For his part, Jamie felt months of tension slowly ease in her presence. They walked on Bank toward Greenwich Avenue. He rel
ived the walk they’d taken through these Village streets on the night of their first dinner together, over a year ago. Already then, he was in love with her. Now, as they crossed Seventh and walked east on Eleventh Street, the slush turned slippery at the crosswalks. The temperature was dropping. How could he ever tell her about Alice, and Pete? About Harry Lofgren? Or his patients? About the whitewashed colonial buildings and the palm trees and the breezes from the Mediterranean? He couldn’t tell her. He couldn’t tell anyone. The memories were too painful. Best to start afresh, telling nothing. Asking nothing. Simply grateful to have made it back, to pick up where they’d left off.
Turning right on Sixth Avenue, Claire looked up at Jamie with a measure of anxiety and found him scrutinizing her. He stopped walking. He kissed her on the lips.

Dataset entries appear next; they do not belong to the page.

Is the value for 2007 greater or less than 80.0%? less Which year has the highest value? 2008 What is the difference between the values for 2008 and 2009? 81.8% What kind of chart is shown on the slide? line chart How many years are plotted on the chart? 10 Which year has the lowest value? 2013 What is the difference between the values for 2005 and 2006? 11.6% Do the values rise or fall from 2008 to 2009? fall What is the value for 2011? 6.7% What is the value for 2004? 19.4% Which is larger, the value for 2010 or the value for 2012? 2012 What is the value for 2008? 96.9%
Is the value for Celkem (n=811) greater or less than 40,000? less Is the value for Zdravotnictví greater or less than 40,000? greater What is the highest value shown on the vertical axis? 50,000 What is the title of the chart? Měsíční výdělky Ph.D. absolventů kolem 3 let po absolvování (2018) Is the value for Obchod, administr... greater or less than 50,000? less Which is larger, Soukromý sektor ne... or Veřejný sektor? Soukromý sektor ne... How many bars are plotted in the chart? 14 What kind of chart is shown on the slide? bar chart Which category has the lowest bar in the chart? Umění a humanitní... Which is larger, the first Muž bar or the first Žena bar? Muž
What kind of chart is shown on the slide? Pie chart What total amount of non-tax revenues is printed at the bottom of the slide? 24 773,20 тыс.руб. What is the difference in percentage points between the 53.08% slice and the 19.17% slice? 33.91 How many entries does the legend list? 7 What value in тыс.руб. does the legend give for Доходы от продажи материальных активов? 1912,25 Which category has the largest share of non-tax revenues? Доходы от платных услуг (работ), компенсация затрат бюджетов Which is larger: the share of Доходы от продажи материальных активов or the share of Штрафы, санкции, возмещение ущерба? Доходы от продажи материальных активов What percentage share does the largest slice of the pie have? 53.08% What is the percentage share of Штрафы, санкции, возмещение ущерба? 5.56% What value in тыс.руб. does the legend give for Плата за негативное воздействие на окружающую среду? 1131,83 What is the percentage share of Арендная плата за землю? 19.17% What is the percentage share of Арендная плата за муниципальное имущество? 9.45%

The future would take care of itself, she decided, returning his kiss. No confessions were needed. For tonight, at least, the future would take care of itself.
1:00 AM. At home. Claire drifted in and out of sleep. They lay pressed together with their faces so close that she felt the warmth of his exhalations on her chin. She breathed the very air that he breathed. As she felt herself settle deeper into sleep, she turned. She faced away from him, his arms wrapped around her, their legs intertwined. Having him here, she felt safer than she had in months. She positioned his hand on her breast. He rested his face on the back of her head.
He cradled her against his body, his chest against her back, the now-soft part of him pressed against her flank, legs against legs.
This was love, he thought as his body and his usually teeming mind eased into sleep. The thought seemed like a revelation to him. Here was love.
CHAPTER THIRTY-TWO
At 3:10 PM on the third Thursday in February 1943, Charlie was on his way home from school when he felt a catch in his throat. The week had been strangely warm, a February thaw, his grandfather called it. Charlie decided to take the long route home, via Christopher Street, with its small shops and groceries. He had some change in his pocket, but he didn’t have enough for the candy at Li-Lac. Li-Lac was expensive. He stood at the window, peering in at the candies he would have bought if he’d had a few more pennies, and then he turned toward home.